Allogeneic hematopoietic cell transplantation for plasma cell myeloma can lead to graft-vs-myeloma immunity and long-term survivorship, but limited efficacy and associated toxicities have prevented its widespread use. So called immunomodulatory agents such as thalidomide, lenalidomide, and pomalidomide have revolutionized the therapy for myeloma, improving response and survival but relapses remain common. This session will focus on the emerging targeted and potent immunotherapies for myeloma that may synergize with other therapies and markedly improve outcome for the disease. Preliminary clinical results demonstrate activity in even heavily treated patients with a manageable toxicity profile. Immunotherapy is therefore rapidly becoming an integral component of myeloma therapy and promises to remain so for the foreseeable future.
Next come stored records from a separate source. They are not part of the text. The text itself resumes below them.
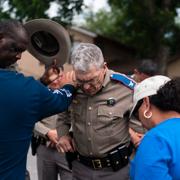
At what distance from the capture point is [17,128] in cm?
303

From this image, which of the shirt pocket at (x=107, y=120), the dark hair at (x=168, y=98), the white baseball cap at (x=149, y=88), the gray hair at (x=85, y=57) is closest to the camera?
the dark hair at (x=168, y=98)

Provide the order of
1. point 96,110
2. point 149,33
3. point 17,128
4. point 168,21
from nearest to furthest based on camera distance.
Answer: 1. point 17,128
2. point 96,110
3. point 168,21
4. point 149,33

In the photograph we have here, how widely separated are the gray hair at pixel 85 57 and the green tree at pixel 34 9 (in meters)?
9.67

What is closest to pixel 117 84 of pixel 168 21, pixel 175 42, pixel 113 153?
pixel 113 153

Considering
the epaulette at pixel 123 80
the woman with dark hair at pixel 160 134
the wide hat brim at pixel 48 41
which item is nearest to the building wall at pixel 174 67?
the epaulette at pixel 123 80

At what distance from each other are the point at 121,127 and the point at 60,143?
1.74 feet

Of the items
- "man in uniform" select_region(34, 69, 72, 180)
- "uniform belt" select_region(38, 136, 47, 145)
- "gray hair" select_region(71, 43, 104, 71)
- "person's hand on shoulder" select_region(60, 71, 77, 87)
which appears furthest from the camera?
"uniform belt" select_region(38, 136, 47, 145)

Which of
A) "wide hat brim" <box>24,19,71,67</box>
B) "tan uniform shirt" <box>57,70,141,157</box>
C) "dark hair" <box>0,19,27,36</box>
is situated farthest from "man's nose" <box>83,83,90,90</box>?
"dark hair" <box>0,19,27,36</box>

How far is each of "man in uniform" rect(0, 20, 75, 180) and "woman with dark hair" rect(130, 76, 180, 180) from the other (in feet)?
2.13

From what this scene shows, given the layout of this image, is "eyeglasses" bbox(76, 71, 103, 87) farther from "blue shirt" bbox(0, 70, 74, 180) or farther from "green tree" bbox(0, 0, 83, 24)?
"green tree" bbox(0, 0, 83, 24)

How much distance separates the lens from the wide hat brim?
3623 mm

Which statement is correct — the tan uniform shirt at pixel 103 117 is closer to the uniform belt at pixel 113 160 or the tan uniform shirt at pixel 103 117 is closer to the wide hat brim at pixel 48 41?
the uniform belt at pixel 113 160

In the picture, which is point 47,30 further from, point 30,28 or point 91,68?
point 91,68

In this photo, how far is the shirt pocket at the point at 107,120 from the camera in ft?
12.5
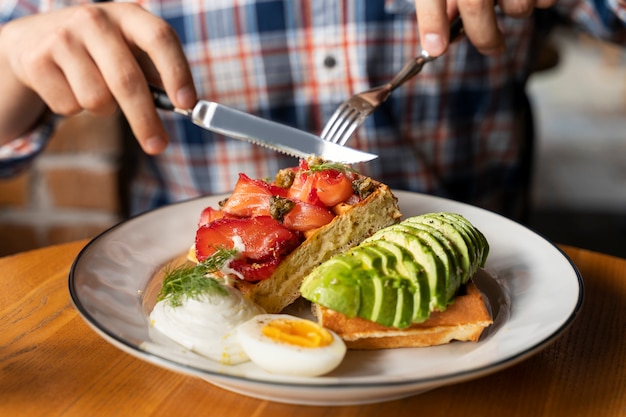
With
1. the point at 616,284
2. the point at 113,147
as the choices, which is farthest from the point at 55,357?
the point at 113,147

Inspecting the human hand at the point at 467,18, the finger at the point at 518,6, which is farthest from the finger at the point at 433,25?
the finger at the point at 518,6

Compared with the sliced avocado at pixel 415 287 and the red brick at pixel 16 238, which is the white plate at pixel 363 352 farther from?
the red brick at pixel 16 238

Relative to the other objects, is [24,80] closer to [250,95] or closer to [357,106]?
[250,95]

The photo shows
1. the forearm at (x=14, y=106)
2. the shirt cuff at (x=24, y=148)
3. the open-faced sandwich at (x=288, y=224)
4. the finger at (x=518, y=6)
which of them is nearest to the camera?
the open-faced sandwich at (x=288, y=224)

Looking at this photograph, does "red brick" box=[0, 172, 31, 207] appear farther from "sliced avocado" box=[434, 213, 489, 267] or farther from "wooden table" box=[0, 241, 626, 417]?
"sliced avocado" box=[434, 213, 489, 267]

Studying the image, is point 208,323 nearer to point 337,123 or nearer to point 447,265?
point 447,265

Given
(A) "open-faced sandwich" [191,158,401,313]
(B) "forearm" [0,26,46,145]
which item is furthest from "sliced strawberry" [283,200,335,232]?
(B) "forearm" [0,26,46,145]

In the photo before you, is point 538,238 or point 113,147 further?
point 113,147
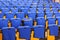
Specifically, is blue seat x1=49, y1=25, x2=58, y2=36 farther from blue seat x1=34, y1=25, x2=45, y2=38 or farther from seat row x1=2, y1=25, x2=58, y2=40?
blue seat x1=34, y1=25, x2=45, y2=38

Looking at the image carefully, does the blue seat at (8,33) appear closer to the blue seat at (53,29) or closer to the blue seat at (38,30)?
the blue seat at (38,30)

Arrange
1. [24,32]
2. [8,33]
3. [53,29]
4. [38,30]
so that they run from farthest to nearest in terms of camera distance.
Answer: [53,29], [38,30], [24,32], [8,33]

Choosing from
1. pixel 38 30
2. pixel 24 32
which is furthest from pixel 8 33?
pixel 38 30

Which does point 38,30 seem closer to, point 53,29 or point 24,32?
point 24,32

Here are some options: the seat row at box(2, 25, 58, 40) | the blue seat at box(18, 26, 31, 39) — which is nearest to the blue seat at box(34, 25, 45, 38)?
the seat row at box(2, 25, 58, 40)

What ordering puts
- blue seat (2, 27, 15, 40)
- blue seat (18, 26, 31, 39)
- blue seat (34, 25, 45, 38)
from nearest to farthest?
blue seat (2, 27, 15, 40), blue seat (18, 26, 31, 39), blue seat (34, 25, 45, 38)

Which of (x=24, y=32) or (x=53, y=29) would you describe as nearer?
(x=24, y=32)

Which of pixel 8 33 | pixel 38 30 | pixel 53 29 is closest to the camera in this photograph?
pixel 8 33

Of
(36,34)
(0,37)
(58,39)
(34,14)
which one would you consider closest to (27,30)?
(36,34)

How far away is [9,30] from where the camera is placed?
3.83m

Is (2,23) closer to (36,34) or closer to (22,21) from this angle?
(22,21)

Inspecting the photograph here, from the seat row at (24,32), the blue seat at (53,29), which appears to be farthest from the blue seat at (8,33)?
the blue seat at (53,29)

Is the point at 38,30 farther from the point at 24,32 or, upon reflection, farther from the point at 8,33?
the point at 8,33

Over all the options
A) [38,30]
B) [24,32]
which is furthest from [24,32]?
[38,30]
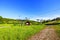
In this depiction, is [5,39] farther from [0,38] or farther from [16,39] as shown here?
[16,39]

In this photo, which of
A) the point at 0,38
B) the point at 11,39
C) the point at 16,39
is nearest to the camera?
the point at 0,38

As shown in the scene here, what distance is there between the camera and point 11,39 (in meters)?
14.4

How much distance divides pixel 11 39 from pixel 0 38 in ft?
6.84

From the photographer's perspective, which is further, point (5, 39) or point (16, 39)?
point (16, 39)

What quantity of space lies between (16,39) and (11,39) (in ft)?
4.89

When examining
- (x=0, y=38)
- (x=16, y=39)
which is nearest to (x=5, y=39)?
(x=0, y=38)

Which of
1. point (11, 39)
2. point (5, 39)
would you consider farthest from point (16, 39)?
point (5, 39)

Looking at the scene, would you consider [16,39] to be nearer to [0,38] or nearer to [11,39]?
[11,39]

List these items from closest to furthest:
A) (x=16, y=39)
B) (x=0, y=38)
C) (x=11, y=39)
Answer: (x=0, y=38) → (x=11, y=39) → (x=16, y=39)

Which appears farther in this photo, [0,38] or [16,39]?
[16,39]

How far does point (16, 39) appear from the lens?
15.8m

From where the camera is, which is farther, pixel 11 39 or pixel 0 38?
pixel 11 39

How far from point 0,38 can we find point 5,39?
2.50 ft
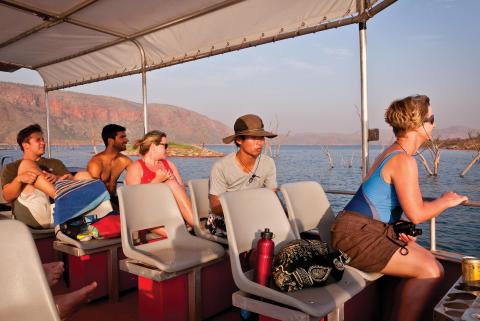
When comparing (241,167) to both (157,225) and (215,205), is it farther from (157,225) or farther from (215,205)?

Dr. Weber will summarize the rationale and clinical impact of recently FDA approved monoclonal antibody therapy in myeloma (ant-CD38, anti-SLAMF7/CS1) and the best timing of the introduction of these agents into the continuum of care for this disease. She will also consider optimal combinations with other agents and new potential targets in development.
Dr. Stadtmauer will discuss the emerging strategies for cellular immunotherapy for myeloma including Chimeric Antigen Receptor (CAR), T-Cell Receptor (TCR), and Marrow Infiltrating Lymphocyte (MIL) engineered T cells, as well as vaccine approaches.
Dr. Benson will review how the new inhibitors of programmed death T-cell regulatory pathways (PD-1 inhibitors and others) may synergize with other therapies for myeloma and lead to improved response and survival.